Closing & Tracking

Onboarding a new client in week one

7 min read

The first week determines whether a Foan client churns at month three or stays for years. The difference is whether they had a clear "this is working" moment in the first seven days.

This is the playbook we recommend.

Day 1: Setup

Within an hour of them paying, complete the technical setup:

  1. Create their workspace at <your-slug>.foan.me/dashboard. Use the wizard, paste their website, let it scrape.
  2. Pick the voice. Match the brand. For a tradesperson go for warm-direct. For a clinic go for calm-professional. For sales go for friendly-confident.
  3. Edit the wiki. Read every page Foan auto-generated and fix anything wrong. The most common fixes: opening hours, pricing, "we do not do X" statements.
  4. Forward the phone. Set their phone provider to forward to the Foan number. This is usually one config change in their phone provider's portal — five minutes if you have done it before.
  5. Make a test call. Ring their forwarded number. Confirm it picks up, sounds right, and lands transcripts in the dashboard.

Send them a one-line message:

"Set up. Try ringing your number. You should hear it pick up within two seconds. Let me know what you think."

Day 3: First check-in

By day three they have probably had real customers ring through Foan. Pull up their /dashboard/calls view and look at the transcripts.

Find one good outcome (booking, qualified lead, useful information given) and send them a screenshot:

"[Customer name] rang last night at 8pm. Foan booked them for Tuesday at 10. Without Foan you would have seen this as a missed call this morning."

This is the moment they fall in love. They have not made the connection yet between "I bought this thing" and "real money is being saved." The screenshot makes it concrete.

If you spot any rough edges in the transcripts (the agent answered a common question wrong, missed an opportunity to upsell, sounded off-tone), fix the wiki on the spot and tell them you tightened it up.

Day 7: Review call

A 20-minute video call. Three things on the agenda:

  1. Show them the numbers. Calls answered, bookings made, after-hours rescues, time saved. Use the dashboard analytics.
  2. Show them the wiki. Walk them through how it learns from calls and gets better over time. Most clients have not opened the wiki view yet.
  3. Pitch the next thing. Now is when you bring up Calendly integration, Slack notify, custom CRM tools, outbound campaigns, branded number. Whatever the next layer is for their business.

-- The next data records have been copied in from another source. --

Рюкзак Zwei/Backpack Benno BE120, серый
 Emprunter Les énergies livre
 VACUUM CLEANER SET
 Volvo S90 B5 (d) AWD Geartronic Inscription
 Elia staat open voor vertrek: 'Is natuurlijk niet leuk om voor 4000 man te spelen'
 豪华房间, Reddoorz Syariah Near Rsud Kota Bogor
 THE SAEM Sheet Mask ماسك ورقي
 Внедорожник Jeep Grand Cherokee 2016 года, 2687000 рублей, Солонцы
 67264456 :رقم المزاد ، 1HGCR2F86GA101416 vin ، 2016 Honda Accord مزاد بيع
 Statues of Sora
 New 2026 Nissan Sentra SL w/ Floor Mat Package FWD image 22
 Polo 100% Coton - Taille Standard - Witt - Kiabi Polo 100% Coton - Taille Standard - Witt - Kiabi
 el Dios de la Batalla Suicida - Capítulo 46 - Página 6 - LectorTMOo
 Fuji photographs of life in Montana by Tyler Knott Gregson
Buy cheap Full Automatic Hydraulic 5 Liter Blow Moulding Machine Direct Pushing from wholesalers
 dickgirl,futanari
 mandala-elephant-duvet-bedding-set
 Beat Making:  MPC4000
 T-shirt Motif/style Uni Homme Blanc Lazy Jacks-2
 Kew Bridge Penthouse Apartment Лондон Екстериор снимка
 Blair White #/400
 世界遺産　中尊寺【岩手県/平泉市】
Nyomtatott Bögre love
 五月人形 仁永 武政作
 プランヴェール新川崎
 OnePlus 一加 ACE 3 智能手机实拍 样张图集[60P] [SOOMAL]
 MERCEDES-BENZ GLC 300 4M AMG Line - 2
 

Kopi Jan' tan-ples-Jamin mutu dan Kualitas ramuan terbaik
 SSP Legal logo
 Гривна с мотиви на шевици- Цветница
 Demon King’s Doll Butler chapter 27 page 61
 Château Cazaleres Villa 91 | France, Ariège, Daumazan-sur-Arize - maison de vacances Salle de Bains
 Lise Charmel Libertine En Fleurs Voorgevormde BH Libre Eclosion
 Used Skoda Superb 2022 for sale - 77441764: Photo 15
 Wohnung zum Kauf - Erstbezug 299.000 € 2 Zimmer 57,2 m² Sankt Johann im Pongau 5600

End the call by setting expectations for week two:

"I will check in again next week. In the meantime, if anything sounds wrong on a call, screenshot it to me and I will fix it within an hour."

What to watch for in the first month

  • Calls answered but minutes used trending high. Suggest the next plan tier before they hit the cap, not after.
  • No calls. Either the phone is not actually forwarding (check it), or they have very low call volume (different problem).
  • Bookings happening but not in their calendar. They have not connected Calendly or Google Calendar. Push them on it.

What success looks like at month three

If you do this playbook well, by month three the client:

  • Cannot imagine going back to voicemail.
  • Has connected at least one integration (Calendly, HubSpot, Slack).
  • Is on a higher plan than they started on.
  • Has referred at least one other business.

That is a 30% recurring lifetime client. Worth the seven days of attention.